5. The Unforgettable Fire (1984)
“If I could, through myself, set your spirit free / I’d lead your heart away / See you break, break away.”
— “Bad”
There are precious few fully-formed songs here, but this one punches above its weight because it marked the beginning of U2’s long and frutiful partnership with producers Brian Eno and Daniel Lanois. Eno, having already made classic sequences of albums in the 70s with David Bowie and the Talking Heads, claimed to be a visual artist whose interest in making albums had passed when U2 approached him early in 1984. The combat rock of War was not at all to Eno’s eggheaded taste, and Bono speculated later he had agreed to meet U2 just to make sure his pal Danny got the gig. But U2 won him over with their willingness to scrap all that they’d done before (a trick that would save their career a few years later).
Eno’s affinity for ethereal soundscapes, and his impatience with Bono’s undisciplined writing habits, are why this has so many hazy instrumentals on it. Everyone forgave U2 those, because The Unforgettable Fire also had “Pride (In the Name of Love)” and the cinematic stream-of-consciousness “Bad,” two of their enduring warhorses.
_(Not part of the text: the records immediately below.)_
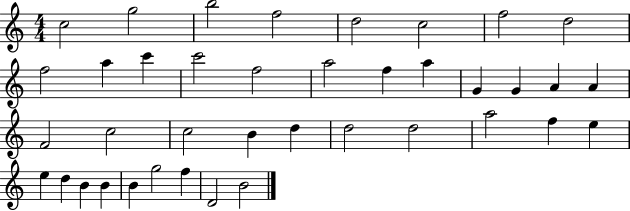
{
  \clef treble
  \numericTimeSignature
  \time 4/4
  \key c \major
  c''2 g''2 | b''2 f''2 | d''2 c''2 | f''2 d''2 | \break f''2 a''4 c'''4 | c'''2 f''2 | a''2 f''4 a''4 | g'4 g'4 a'4 a'4 | \break f'2 c''2 | c''2 b'4 d''4 | d''2 d''2 | a''2 f''4 e''4 | \break e''4 d''4 b'4 b'4 | b'4 g''2 f''4 | d'2 b'2 | \bar "|."
}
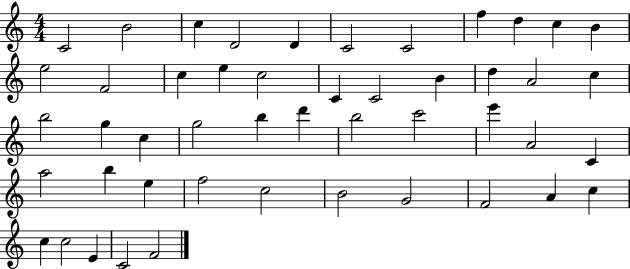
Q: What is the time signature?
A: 4/4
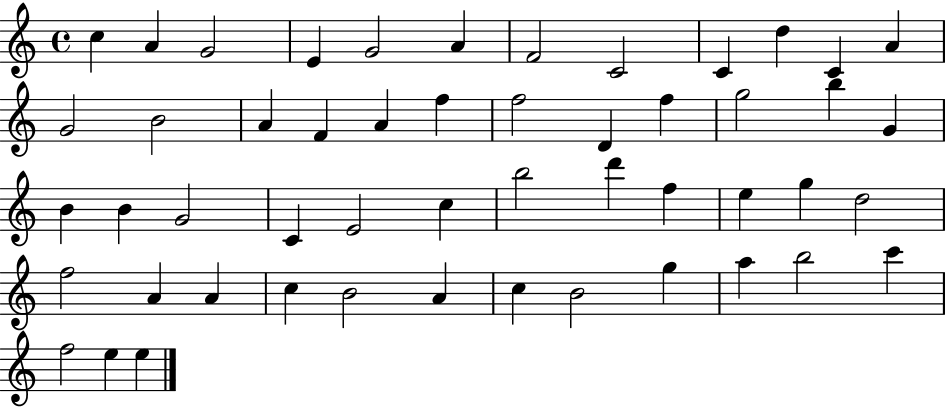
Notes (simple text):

C5/q A4/q G4/h E4/q G4/h A4/q F4/h C4/h C4/q D5/q C4/q A4/q G4/h B4/h A4/q F4/q A4/q F5/q F5/h D4/q F5/q G5/h B5/q G4/q B4/q B4/q G4/h C4/q E4/h C5/q B5/h D6/q F5/q E5/q G5/q D5/h F5/h A4/q A4/q C5/q B4/h A4/q C5/q B4/h G5/q A5/q B5/h C6/q F5/h E5/q E5/q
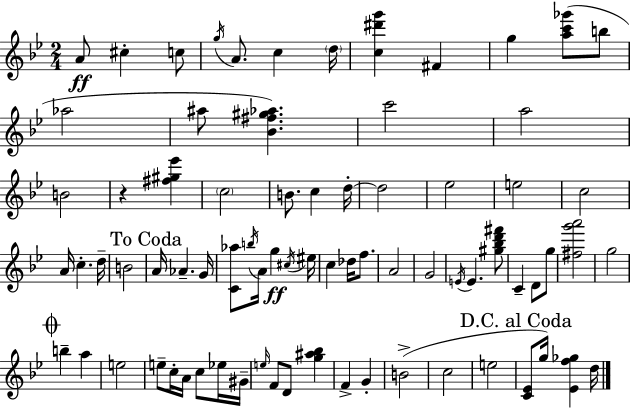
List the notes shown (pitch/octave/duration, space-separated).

A4/e C#5/q C5/e G5/s A4/e. C5/q D5/s [C5,D#6,G6]/q F#4/q G5/q [A5,C6,Gb6]/e B5/e Ab5/h A#5/e [Bb4,F#5,G#5,Ab5]/q. C6/h A5/h B4/h R/q [F#5,G#5,Eb6]/q C5/h B4/e. C5/q D5/s D5/h Eb5/h E5/h C5/h A4/s C5/q. D5/s B4/h A4/s Ab4/q. G4/s [C4,Ab5]/e B5/s A4/s G5/q C#5/s EIS5/s C5/q Db5/s F5/e. A4/h G4/h E4/s E4/q. [G#5,Bb5,D6,F#6]/e C4/q D4/e G5/e [F#5,G6,A6]/h G5/h B5/q A5/q E5/h E5/e C5/s A4/s C5/e Eb5/s G#4/s E5/s F4/e D4/e [G5,A#5,Bb5]/q F4/q G4/q B4/h C5/h E5/h [C4,Eb4]/e G5/s [Eb4,F5,Gb5]/q D5/s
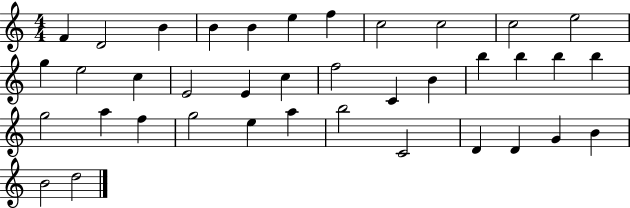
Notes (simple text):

F4/q D4/h B4/q B4/q B4/q E5/q F5/q C5/h C5/h C5/h E5/h G5/q E5/h C5/q E4/h E4/q C5/q F5/h C4/q B4/q B5/q B5/q B5/q B5/q G5/h A5/q F5/q G5/h E5/q A5/q B5/h C4/h D4/q D4/q G4/q B4/q B4/h D5/h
You can hear Bono shredding his vox on the choruses of “Pride,” which gives the song — about Martin Luther King, Jr. and other martyrs — an extra shot of urgency while foreshadowing the severe vocal distress he’d run into a decade or so later.
U2 are playing the title track on the current 360 Tour after a 20-year absence from the setlist. The name is cribbed from a photo exhibit Bono saw in Chicago about the aftermath of the atomic bombings of Hiroshima and Nagasaki that forced the Japanese surrender in World War II. Who says these guys don’t know how to have a good time?